Radio science & communication: InSight carries a helical UHF antenna for data relay to orbiters. It has two medium-gain X-band horn antennas for communication with Earth, one pointed up and east and one pointed up and west. None of the antennas is steerable. The X-band antennas allow InSight to receive commands from Earth.
Electronics and software: InSight's avionics have heritage from MAVEN and GRAIL. There are two main computers for redundancy. Each has a RAD 750 processor operating at 115.5 megahertz, with 64 gigabits of flash memory. The flight software is written in C and C++ within the VxWorks operating system. Individual instruments have their own electronics and flight software, but they send data to the main computer for staging and relay to Earth.

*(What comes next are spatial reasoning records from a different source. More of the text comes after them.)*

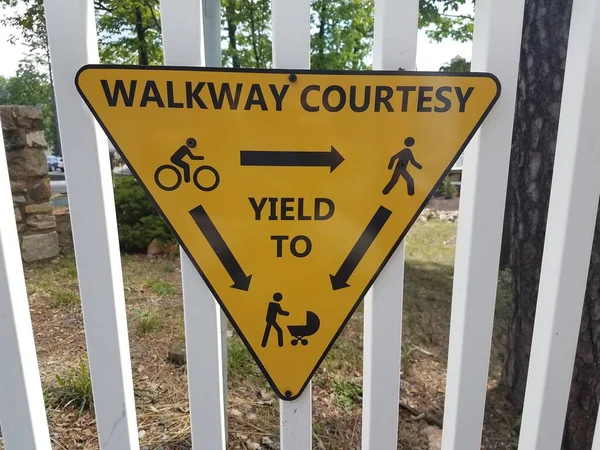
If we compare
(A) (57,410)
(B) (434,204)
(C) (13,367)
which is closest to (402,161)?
(C) (13,367)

Robotic arm: The Instrument Deployment System (IDS) consists of arm and cameras. The Instrument Deployment Arm (IDA) describes the arm alone. It is 1.8 meters long and has four degrees of freedom (two at the shoulder and one each at wrist and elbow). It was built for the canceled 2001 Surveyor lander (the rest of Surveyor lander was refurbished into the Phoenix lander, which needed a different arm for digging). At the tip of the arm is a grapple with five mechanical fingers, shaped to grasp specially designed, ball-shaped handles on top of the devices that it deploys.
Power: The solar arrays have a combined area of 5.16 square meters and can generate up to 700 watts on a clear day with little accumulated dust. Depending on the weather conditions and dust accumulation, they could generate anywhere from 750 to 3600 watt hours per sol. To conserve power, the spacecraft sleeps most of the time, waking every 3 hours to check health and twice per sol to transfer science data from the instruments.